▶ [ACTION ITEM]
Every line below that holds the string "PEDV" must be copied.

▶ [INPUT FOR THIS TASK]
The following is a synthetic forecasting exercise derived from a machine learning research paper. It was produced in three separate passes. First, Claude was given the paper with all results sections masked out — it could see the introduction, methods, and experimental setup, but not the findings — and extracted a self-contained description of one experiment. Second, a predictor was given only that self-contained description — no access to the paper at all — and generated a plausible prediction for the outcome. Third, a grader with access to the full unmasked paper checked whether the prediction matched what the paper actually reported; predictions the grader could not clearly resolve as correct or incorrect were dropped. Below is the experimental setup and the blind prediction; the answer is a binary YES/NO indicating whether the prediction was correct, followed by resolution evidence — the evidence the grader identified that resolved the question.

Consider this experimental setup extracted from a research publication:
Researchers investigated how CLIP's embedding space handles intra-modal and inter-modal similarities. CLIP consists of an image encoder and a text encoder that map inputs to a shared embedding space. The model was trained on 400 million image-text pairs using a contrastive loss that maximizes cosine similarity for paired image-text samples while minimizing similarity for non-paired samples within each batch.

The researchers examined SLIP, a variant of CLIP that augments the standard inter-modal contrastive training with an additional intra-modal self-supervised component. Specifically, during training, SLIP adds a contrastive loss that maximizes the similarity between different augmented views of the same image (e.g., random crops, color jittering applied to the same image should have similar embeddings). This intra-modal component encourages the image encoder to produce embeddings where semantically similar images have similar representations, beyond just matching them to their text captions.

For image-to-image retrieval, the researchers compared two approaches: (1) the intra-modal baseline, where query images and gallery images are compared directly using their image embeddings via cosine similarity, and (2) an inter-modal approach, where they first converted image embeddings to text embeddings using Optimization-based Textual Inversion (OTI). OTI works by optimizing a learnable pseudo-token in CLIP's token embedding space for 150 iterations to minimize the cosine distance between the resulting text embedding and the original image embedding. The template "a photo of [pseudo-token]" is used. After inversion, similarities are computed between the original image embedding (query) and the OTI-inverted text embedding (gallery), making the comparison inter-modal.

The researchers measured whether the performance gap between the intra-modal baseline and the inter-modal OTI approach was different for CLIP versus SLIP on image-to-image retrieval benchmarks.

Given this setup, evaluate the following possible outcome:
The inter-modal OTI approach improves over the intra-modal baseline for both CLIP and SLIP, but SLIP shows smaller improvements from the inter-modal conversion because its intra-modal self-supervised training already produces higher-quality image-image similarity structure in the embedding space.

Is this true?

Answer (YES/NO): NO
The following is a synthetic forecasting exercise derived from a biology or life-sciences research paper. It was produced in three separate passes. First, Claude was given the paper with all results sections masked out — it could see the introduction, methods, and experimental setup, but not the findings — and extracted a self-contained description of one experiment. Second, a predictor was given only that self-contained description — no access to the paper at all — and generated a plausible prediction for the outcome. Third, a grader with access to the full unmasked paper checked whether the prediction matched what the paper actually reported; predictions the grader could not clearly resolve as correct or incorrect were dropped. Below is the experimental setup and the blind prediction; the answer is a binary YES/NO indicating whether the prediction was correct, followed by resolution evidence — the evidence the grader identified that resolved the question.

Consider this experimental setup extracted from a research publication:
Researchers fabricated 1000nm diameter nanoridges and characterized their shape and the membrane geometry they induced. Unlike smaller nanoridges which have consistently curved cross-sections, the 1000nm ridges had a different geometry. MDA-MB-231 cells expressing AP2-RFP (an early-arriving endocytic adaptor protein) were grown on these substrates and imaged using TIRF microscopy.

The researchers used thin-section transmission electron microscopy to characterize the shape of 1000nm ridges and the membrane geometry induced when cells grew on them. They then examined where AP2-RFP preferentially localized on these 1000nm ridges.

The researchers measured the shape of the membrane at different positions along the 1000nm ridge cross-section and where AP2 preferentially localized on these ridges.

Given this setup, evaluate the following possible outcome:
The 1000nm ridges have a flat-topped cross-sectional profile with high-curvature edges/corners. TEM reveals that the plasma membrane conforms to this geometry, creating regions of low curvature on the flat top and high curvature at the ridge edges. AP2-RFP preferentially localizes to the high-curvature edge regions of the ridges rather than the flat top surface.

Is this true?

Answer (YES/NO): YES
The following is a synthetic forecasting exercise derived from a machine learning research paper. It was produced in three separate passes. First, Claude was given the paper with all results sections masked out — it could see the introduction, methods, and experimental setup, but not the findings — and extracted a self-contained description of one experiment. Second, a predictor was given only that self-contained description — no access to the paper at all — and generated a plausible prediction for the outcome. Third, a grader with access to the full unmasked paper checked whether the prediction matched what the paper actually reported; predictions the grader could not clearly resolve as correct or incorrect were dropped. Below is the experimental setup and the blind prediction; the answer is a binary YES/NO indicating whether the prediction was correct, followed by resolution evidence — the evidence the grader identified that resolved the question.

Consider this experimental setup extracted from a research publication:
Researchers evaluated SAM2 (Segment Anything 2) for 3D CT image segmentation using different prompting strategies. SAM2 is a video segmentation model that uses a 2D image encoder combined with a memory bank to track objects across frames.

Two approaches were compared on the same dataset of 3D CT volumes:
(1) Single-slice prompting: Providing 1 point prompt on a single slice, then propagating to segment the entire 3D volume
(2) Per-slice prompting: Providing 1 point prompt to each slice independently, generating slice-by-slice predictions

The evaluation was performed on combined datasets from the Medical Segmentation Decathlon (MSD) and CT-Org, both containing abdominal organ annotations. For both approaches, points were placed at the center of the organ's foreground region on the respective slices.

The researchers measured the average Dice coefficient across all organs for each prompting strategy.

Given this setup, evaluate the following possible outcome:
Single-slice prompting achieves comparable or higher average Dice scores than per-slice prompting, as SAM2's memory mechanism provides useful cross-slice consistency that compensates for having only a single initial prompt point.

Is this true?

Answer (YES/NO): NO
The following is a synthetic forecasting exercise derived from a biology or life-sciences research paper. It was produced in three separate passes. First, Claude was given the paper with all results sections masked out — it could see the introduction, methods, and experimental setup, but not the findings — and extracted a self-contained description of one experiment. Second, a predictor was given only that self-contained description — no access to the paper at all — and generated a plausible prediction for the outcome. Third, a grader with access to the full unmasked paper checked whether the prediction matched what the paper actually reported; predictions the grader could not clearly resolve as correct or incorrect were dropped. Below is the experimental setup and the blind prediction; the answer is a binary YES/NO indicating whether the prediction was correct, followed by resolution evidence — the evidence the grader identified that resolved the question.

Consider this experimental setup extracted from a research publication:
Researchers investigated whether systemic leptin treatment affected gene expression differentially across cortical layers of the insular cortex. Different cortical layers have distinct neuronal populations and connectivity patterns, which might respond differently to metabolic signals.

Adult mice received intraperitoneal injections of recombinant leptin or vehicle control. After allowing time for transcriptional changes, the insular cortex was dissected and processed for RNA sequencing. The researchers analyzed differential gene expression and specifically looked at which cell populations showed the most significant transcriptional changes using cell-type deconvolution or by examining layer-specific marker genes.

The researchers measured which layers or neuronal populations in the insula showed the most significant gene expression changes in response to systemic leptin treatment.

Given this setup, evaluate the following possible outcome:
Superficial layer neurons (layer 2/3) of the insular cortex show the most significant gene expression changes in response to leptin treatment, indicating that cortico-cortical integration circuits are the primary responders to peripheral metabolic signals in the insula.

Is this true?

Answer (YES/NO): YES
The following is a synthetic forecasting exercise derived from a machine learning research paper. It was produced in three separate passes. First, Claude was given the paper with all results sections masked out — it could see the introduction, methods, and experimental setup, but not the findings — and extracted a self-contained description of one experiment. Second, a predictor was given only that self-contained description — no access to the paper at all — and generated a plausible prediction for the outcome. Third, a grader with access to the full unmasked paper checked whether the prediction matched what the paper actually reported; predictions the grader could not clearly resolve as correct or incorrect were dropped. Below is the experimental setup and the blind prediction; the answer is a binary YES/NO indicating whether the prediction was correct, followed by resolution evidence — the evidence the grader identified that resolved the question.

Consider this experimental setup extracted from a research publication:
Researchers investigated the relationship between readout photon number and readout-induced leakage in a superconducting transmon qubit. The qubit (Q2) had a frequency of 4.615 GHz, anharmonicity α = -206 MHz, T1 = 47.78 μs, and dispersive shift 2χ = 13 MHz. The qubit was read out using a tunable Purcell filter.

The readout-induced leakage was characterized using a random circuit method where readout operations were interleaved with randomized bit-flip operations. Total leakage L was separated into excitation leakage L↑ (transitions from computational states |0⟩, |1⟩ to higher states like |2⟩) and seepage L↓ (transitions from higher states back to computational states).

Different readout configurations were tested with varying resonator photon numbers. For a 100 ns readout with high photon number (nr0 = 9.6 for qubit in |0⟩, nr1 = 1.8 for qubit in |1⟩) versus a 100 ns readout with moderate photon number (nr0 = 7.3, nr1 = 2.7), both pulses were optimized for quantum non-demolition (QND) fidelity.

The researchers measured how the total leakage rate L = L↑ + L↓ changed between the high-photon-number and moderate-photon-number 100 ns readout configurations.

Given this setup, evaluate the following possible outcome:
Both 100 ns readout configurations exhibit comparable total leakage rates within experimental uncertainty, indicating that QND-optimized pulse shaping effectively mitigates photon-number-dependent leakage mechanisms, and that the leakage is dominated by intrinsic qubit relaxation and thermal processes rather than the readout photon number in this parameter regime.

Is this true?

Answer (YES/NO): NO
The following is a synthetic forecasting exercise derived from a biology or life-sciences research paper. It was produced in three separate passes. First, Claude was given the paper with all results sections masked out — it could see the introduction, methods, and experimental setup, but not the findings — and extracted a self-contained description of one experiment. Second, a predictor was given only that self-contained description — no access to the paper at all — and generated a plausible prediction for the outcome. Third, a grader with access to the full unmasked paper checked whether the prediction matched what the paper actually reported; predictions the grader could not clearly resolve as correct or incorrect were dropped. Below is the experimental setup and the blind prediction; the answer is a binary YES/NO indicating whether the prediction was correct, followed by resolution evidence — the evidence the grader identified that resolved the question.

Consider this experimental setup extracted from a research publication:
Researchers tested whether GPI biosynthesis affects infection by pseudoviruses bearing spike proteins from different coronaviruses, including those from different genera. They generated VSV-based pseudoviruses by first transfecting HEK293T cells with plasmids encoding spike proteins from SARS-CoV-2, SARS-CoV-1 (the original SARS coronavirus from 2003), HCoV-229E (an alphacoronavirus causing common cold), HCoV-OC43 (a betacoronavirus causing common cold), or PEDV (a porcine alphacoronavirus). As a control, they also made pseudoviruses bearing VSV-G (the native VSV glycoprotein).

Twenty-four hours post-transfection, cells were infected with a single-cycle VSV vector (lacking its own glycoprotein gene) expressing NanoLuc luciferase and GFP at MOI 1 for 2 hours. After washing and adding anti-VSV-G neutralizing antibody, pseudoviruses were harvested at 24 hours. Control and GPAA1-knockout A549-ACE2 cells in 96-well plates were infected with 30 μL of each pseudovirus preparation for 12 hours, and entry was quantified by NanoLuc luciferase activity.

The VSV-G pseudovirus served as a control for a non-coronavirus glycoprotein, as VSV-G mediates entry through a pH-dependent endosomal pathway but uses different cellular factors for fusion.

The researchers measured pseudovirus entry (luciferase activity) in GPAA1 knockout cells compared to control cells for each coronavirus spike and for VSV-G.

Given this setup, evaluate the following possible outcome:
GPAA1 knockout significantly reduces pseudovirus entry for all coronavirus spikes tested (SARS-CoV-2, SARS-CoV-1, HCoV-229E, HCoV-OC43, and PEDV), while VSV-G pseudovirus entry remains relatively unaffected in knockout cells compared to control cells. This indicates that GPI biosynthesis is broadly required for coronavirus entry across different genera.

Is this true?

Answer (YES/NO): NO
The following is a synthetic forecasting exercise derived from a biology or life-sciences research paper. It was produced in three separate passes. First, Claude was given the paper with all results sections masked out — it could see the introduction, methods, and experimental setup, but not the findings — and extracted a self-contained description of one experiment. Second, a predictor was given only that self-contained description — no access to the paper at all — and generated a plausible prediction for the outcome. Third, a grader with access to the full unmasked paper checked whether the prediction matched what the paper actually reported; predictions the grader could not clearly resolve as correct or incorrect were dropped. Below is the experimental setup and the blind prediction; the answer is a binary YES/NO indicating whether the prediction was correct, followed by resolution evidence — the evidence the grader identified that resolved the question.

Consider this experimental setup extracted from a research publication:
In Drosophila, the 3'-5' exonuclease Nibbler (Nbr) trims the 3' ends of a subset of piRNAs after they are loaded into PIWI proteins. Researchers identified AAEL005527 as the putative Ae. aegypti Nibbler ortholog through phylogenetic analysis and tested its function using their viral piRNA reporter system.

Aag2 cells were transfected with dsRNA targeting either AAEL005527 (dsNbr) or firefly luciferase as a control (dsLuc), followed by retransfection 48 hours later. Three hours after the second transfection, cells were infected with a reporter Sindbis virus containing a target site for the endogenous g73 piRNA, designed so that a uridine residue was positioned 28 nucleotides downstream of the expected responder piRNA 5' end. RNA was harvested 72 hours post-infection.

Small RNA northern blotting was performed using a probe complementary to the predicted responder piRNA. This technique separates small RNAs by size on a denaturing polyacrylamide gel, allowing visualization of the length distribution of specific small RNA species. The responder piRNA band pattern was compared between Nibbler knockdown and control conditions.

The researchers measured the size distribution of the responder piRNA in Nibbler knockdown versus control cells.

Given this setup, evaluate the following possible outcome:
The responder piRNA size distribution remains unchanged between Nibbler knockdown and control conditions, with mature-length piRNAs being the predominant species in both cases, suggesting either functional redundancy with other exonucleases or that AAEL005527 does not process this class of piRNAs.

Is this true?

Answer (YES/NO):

▶ [ANSWER BOX]
Researchers tested whether GPI biosynthesis affects infection by pseudoviruses bearing spike proteins from different coronaviruses, including those from different genera. They generated VSV-based pseudoviruses by first transfecting HEK293T cells with plasmids encoding spike proteins from SARS-CoV-2, SARS-CoV-1 (the original SARS coronavirus from 2003), HCoV-229E (an alphacoronavirus causing common cold), HCoV-OC43 (a betacoronavirus causing common cold), or PEDV (a porcine alphacoronavirus). As a control, they also made pseudoviruses bearing VSV-G (the native VSV glycoprotein).
GPAA1 knockout significantly reduces pseudovirus entry for all coronavirus spikes tested (SARS-CoV-2, SARS-CoV-1, HCoV-229E, HCoV-OC43, and PEDV), while VSV-G pseudovirus entry remains relatively unaffected in knockout cells compared to control cells. This indicates that GPI biosynthesis is broadly required for coronavirus entry across different genera.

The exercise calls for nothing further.